Objections to the settlement largely center on monopoly power, pricing, and privacy. Robert Darnton of Harvard started the discussion of serious objections to the settlement in an article in the New York Review of Books in February. While the settlement is not an exclusive one, the path Google has taken is not one open to many others. Anyone wanting to replicate the Google Books project would have to begin scanning books, get sued by every author and publisher on the planet, and come to a settlement. Google could also abuse its monopoly position by raising prices to whatever level it wanted. Objections by the Internet Archive and Amazon say the way to do this is to change the law to make it possible, not use a court case to completely change how copyright law works to the benefit of one company. The FTC and the American Library Association have expressed concerns about the privacy implications of such a large digital library.

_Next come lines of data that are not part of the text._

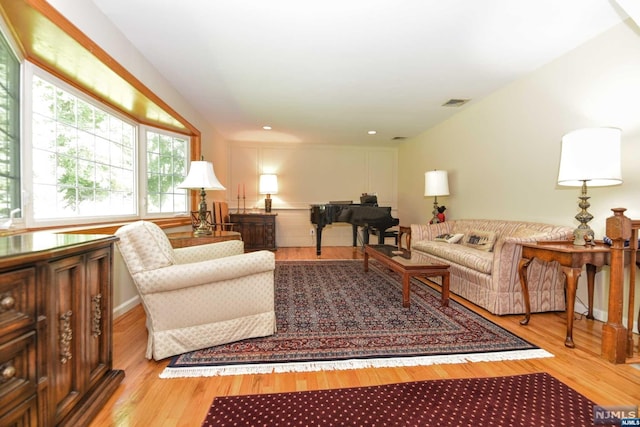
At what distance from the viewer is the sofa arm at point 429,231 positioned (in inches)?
160

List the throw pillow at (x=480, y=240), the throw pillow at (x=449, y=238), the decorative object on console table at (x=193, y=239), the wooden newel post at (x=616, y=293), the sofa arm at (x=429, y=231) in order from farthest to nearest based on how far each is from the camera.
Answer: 1. the sofa arm at (x=429, y=231)
2. the throw pillow at (x=449, y=238)
3. the throw pillow at (x=480, y=240)
4. the decorative object on console table at (x=193, y=239)
5. the wooden newel post at (x=616, y=293)

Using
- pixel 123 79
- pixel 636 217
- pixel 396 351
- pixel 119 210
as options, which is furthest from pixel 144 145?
pixel 636 217

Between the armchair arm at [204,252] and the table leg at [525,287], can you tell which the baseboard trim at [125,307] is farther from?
the table leg at [525,287]

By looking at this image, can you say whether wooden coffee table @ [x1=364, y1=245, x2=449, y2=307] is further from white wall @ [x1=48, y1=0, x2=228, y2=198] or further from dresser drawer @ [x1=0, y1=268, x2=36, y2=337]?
white wall @ [x1=48, y1=0, x2=228, y2=198]

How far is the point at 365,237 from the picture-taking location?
5910 millimetres

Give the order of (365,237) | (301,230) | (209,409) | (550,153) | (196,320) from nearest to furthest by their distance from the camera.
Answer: (209,409) → (196,320) → (550,153) → (365,237) → (301,230)

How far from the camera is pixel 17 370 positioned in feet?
3.16

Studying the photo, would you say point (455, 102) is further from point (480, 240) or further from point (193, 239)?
point (193, 239)

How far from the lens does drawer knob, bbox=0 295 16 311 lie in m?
0.91

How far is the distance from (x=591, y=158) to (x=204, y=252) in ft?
9.43

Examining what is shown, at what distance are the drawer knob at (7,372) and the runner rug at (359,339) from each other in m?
0.78

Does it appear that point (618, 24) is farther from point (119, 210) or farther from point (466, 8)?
point (119, 210)

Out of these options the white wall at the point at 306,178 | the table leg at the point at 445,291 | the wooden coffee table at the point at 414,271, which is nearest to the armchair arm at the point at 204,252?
the wooden coffee table at the point at 414,271

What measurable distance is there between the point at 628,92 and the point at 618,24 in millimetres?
522
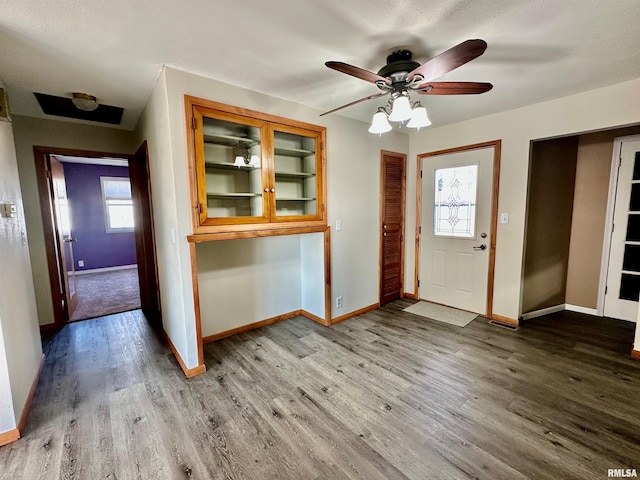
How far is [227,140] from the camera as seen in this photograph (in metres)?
2.52

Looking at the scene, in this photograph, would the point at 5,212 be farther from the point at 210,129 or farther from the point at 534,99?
the point at 534,99

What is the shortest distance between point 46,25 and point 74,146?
2217 mm

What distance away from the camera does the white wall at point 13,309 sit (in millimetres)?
1720

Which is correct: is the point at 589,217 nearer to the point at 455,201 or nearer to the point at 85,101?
the point at 455,201

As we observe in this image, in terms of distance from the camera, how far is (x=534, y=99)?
2.82m

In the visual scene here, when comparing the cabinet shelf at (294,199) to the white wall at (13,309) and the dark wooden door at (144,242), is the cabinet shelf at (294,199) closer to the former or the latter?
the dark wooden door at (144,242)

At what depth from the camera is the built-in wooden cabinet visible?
7.55 feet

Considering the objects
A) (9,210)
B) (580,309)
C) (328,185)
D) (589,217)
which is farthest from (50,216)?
(580,309)

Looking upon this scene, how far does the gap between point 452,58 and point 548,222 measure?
119 inches

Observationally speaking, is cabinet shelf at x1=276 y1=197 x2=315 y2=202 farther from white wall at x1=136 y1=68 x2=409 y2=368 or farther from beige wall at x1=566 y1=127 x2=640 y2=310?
beige wall at x1=566 y1=127 x2=640 y2=310

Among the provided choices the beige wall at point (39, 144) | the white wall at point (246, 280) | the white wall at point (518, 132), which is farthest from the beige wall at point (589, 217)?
the beige wall at point (39, 144)

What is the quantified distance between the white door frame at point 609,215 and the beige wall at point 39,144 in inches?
241

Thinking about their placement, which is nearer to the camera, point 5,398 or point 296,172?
point 5,398

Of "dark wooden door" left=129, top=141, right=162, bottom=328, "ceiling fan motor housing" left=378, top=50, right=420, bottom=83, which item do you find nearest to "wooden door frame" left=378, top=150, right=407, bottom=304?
"ceiling fan motor housing" left=378, top=50, right=420, bottom=83
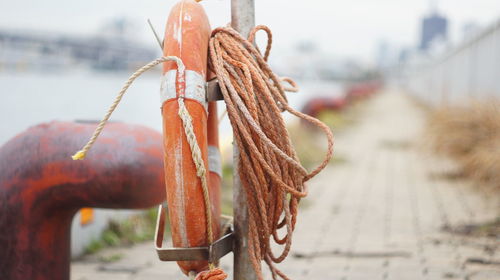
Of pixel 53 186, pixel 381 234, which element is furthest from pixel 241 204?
pixel 381 234

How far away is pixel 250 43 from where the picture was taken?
98.8 inches

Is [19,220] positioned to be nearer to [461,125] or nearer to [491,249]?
[491,249]

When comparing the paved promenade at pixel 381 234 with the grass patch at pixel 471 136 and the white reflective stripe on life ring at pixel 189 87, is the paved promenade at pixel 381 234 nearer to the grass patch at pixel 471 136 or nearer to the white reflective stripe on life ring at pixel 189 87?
the grass patch at pixel 471 136

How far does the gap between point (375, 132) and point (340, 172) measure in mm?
7976

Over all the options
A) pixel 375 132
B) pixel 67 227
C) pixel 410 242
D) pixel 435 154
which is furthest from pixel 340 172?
pixel 375 132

A second set of concerns, not related to the legalities, are concerns about the quality of the data produced by Google’s massive and rapid scanning (almost 10 million books in five years). A recent article in the Chronicle of Higher Education by Geoff Nunberg of UC-Berkeley points out a range of problems which need to be addressed to make the Google library useful for scholarship.

Additional overviews
Tome Raider (brief). By the Economist. Good coverage of the European angle, which is important but not being discussed in US publications as much, because the settlement would apply to US publishers only.
Google’s Moon Shot (lengthy). By Jeffrey Toobin, in the New Yorker.